La musique imite le langage naturel de la passion et l’effet que produisent sur nos sens et notre âme les bruits confus de la nature. Il y a dans cet art comme dans l’architecture une vérité d’imitation à laquelle on reconnaît les grands artistes. C’est un édifice manqué que celui qui ne ressemble à rien ou qui ressemble à tout ; un opéra ou une symphonie qui ne nous rappellent rien n’ont aucun intérêt pour nous. Mozart nous rappelle toujours quelque chose parce que Mozart est toujours vrai.
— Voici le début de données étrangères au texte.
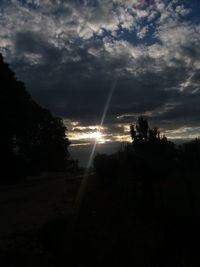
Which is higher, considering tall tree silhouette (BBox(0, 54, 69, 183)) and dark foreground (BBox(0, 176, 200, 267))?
tall tree silhouette (BBox(0, 54, 69, 183))

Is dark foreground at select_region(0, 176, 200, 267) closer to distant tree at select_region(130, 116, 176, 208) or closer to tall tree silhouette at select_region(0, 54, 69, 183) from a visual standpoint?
distant tree at select_region(130, 116, 176, 208)

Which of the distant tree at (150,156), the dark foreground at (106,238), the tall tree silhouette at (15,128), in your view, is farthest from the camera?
the tall tree silhouette at (15,128)

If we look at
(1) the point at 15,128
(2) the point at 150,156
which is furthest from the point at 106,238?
(1) the point at 15,128

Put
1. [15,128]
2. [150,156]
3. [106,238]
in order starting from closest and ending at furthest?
[106,238] < [150,156] < [15,128]

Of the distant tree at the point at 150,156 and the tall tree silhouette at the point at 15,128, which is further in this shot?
the tall tree silhouette at the point at 15,128

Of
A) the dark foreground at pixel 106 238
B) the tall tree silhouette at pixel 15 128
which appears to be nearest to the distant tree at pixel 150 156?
the dark foreground at pixel 106 238

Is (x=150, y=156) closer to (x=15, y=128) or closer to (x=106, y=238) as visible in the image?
(x=106, y=238)

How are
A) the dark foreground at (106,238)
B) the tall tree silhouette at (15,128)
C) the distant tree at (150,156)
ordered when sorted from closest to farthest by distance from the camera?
the dark foreground at (106,238), the distant tree at (150,156), the tall tree silhouette at (15,128)

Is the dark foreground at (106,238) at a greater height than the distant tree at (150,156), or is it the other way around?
the distant tree at (150,156)

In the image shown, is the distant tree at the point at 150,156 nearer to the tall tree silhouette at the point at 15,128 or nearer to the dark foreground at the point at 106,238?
the dark foreground at the point at 106,238

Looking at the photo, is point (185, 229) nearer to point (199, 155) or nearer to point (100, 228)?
point (100, 228)

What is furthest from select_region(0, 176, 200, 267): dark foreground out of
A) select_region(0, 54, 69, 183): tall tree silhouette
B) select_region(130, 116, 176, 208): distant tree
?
select_region(0, 54, 69, 183): tall tree silhouette

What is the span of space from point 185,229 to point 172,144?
9724 millimetres

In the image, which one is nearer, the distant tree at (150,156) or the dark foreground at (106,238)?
the dark foreground at (106,238)
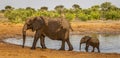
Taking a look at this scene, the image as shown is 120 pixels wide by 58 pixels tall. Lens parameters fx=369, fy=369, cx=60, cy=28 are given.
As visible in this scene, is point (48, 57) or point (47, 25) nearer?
point (48, 57)

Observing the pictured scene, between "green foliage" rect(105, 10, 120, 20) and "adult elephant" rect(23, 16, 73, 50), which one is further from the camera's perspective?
"green foliage" rect(105, 10, 120, 20)

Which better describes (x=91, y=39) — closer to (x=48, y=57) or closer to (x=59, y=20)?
(x=59, y=20)

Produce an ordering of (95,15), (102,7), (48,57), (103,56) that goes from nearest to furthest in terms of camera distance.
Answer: (48,57) < (103,56) < (95,15) < (102,7)

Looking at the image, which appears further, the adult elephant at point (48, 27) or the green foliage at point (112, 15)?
the green foliage at point (112, 15)

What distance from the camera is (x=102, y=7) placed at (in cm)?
9325

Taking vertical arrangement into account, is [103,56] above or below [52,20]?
below

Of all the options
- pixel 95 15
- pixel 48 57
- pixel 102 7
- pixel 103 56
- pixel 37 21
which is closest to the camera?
pixel 48 57

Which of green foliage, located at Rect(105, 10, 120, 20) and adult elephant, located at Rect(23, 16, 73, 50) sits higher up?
adult elephant, located at Rect(23, 16, 73, 50)

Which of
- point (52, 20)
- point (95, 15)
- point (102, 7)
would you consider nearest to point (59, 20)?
point (52, 20)

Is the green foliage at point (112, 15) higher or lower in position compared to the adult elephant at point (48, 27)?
lower

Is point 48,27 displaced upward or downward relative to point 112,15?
upward

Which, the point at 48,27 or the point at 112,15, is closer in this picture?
the point at 48,27

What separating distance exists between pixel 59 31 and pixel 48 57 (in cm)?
502

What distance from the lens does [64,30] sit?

Il y a des musiciens à qui nous sommes tentés de dire : « Ce n’est pas cela, tu es dans le faux, tu mens et tu ne sais pas même déguiser tes mensonges. »


IV

Si dans les arts symboliques, l’imitation, comme nous l’admettons sans peine, n’est jamais qu’un à-peu-près, il ne tient qu’à nous de nous convaincre qu’il en va de même dans les arts imitatifs. Sans parler ici de la sculpture, qui, en rendant les formes, fait abstraction de la couleur comme d’une qualité négligeable, il y a impossibilité physique qu’un peintre possédant à fond son métier, qu’un paysagiste dont la main est aussi subtile que son regard est juste et précis, nous fasse voir une scène de la nature telle qu’il la voit ou que nous l’avons vue nous-mêmes, qu’il atteigne à ce degré de ressemblance qui fait illusion, et s’il a une âme d’artiste, il n’aura garde de maudire sa bienheureuse impuissance et l’obligation où elle le met de remplacer par autre chose ce qui manque à l’exactitude de ses reproductions.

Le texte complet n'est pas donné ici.